TASK REQUIREMENTS » Filter the records below and copy out every line that contains the word "Within".

STORED ROWS »
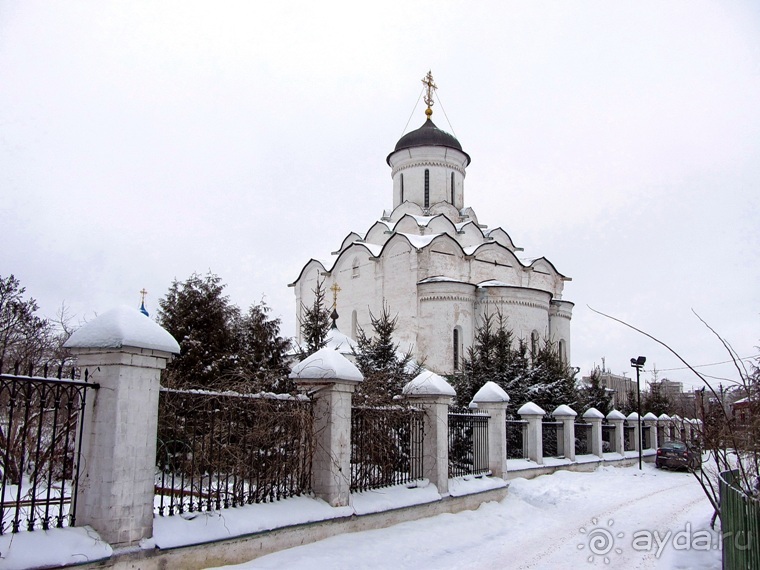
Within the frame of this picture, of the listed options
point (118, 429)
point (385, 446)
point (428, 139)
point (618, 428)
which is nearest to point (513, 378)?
point (618, 428)

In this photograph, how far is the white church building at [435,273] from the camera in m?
25.9

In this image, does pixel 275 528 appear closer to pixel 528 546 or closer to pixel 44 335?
pixel 528 546

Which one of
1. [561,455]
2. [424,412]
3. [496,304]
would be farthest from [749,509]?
[496,304]

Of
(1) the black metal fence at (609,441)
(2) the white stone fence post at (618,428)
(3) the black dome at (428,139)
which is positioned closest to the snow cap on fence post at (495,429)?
(2) the white stone fence post at (618,428)

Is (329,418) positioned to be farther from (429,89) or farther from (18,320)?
(429,89)

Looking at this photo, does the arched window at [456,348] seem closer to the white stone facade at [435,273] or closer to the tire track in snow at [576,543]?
the white stone facade at [435,273]

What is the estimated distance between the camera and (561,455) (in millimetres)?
17391

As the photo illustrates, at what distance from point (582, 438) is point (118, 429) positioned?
55.3 ft

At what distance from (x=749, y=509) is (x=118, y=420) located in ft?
15.7

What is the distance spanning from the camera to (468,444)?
12.2m

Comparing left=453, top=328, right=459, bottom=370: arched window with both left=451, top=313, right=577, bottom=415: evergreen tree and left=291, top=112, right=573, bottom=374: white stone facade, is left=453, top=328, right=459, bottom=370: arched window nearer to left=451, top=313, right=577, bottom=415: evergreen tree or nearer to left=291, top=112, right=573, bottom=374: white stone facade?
left=291, top=112, right=573, bottom=374: white stone facade

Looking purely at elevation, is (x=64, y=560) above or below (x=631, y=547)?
above

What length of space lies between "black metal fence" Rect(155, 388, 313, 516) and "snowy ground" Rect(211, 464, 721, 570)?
2.52 ft

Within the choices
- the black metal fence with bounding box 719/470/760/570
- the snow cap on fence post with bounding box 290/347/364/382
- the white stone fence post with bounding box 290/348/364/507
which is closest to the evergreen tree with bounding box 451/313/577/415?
the white stone fence post with bounding box 290/348/364/507
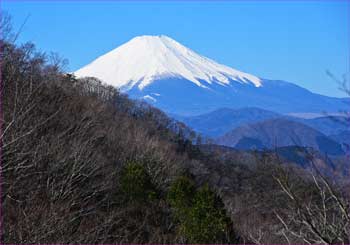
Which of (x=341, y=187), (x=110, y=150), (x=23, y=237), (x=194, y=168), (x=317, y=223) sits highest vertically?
(x=194, y=168)

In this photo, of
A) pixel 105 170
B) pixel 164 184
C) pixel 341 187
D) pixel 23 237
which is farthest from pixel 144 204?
pixel 341 187

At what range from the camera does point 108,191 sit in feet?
68.2

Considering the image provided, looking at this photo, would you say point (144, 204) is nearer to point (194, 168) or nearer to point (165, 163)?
point (165, 163)

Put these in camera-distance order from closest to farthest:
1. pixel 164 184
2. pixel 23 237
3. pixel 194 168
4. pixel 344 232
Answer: pixel 344 232 < pixel 23 237 < pixel 164 184 < pixel 194 168

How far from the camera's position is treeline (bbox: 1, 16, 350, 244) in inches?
181

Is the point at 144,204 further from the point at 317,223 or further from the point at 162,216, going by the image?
the point at 317,223

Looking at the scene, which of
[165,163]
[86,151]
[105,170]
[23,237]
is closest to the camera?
[23,237]

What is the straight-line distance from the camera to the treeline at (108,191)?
4586mm

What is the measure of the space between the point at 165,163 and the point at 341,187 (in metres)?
28.7

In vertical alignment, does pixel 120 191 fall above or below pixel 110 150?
below

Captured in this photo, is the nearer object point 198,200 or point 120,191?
point 198,200

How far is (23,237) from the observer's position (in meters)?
7.99

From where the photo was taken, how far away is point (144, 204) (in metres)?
21.0

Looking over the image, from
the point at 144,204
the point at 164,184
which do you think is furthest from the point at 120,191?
the point at 164,184
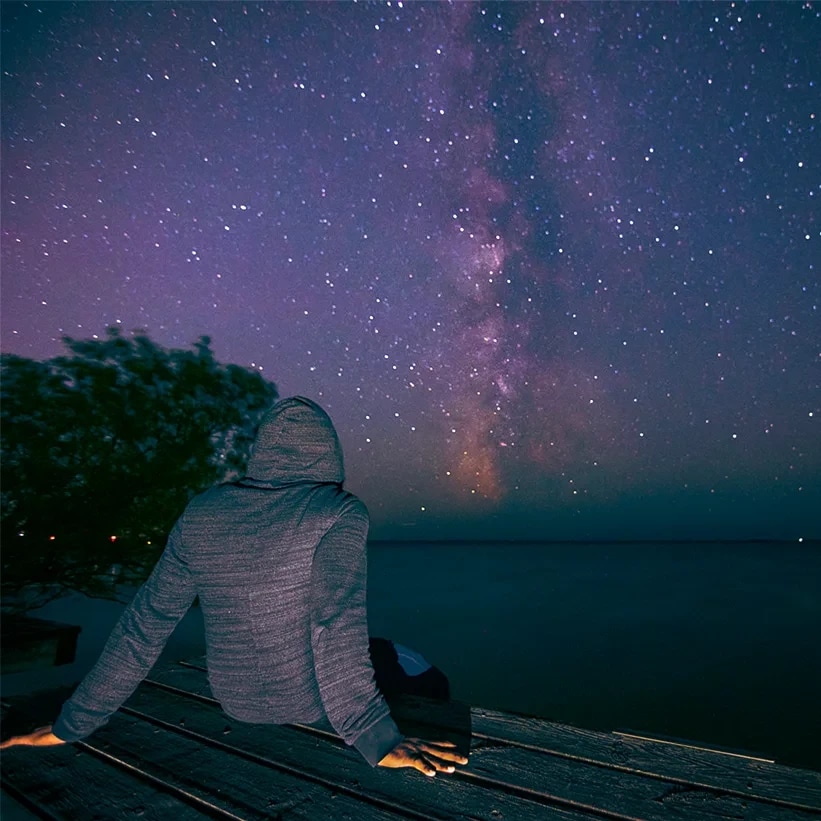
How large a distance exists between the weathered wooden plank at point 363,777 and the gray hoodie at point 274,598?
20cm

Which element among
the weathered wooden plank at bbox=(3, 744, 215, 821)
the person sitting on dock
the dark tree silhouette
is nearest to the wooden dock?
the weathered wooden plank at bbox=(3, 744, 215, 821)

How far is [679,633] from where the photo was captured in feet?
84.6

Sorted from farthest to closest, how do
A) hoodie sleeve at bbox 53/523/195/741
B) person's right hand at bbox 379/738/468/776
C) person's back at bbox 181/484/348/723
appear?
hoodie sleeve at bbox 53/523/195/741 < person's back at bbox 181/484/348/723 < person's right hand at bbox 379/738/468/776

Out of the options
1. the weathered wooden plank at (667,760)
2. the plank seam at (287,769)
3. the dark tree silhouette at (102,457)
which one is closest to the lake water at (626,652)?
the weathered wooden plank at (667,760)

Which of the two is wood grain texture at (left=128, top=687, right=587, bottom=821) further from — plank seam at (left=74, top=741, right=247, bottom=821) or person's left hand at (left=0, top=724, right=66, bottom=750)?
person's left hand at (left=0, top=724, right=66, bottom=750)

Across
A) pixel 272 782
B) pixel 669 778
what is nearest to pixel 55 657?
pixel 272 782

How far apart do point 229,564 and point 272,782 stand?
89 cm

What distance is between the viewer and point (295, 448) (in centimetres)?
206

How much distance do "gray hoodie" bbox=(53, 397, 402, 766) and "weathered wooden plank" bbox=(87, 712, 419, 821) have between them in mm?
205

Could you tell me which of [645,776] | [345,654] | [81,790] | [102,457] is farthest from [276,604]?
[102,457]

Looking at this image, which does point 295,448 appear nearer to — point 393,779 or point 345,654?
point 345,654

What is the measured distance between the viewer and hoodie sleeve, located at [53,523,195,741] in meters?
1.95

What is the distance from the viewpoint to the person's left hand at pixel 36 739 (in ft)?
6.61

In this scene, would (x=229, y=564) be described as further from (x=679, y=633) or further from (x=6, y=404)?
(x=679, y=633)
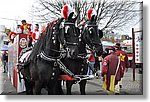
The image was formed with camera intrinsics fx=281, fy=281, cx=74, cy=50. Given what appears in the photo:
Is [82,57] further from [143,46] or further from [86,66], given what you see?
[143,46]

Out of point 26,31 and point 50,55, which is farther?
point 26,31

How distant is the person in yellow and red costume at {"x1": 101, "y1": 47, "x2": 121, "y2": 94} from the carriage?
0.60 meters

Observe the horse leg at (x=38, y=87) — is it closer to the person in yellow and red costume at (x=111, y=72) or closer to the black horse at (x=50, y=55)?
the black horse at (x=50, y=55)

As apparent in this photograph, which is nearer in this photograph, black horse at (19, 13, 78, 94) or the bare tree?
black horse at (19, 13, 78, 94)

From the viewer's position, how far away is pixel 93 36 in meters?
1.95

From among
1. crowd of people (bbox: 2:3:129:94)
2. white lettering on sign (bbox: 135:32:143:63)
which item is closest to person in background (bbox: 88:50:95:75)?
crowd of people (bbox: 2:3:129:94)

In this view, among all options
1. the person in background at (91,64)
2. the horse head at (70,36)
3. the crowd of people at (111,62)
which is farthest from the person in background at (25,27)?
the person in background at (91,64)

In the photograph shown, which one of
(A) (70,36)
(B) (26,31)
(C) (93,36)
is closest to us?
(A) (70,36)

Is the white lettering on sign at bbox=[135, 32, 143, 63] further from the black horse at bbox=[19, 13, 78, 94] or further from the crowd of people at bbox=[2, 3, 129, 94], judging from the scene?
the black horse at bbox=[19, 13, 78, 94]

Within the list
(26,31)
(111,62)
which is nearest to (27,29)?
(26,31)

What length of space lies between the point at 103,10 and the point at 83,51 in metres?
0.34

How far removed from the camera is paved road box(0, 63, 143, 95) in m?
2.04

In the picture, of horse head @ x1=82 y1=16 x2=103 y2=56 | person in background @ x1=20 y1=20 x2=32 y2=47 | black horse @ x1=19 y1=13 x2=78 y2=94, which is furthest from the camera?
person in background @ x1=20 y1=20 x2=32 y2=47

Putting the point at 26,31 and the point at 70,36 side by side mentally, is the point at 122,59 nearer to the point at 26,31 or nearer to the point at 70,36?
the point at 70,36
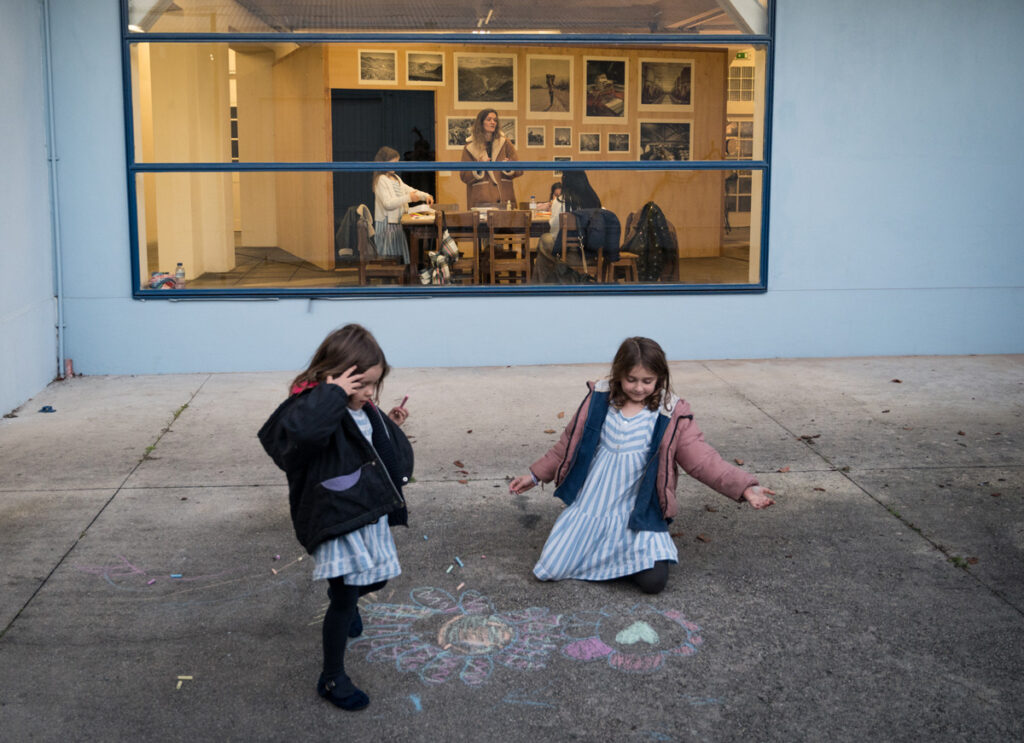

WRITTEN ANSWER »
Within the frame of this picture, of the listed options
Within the choices
Within the list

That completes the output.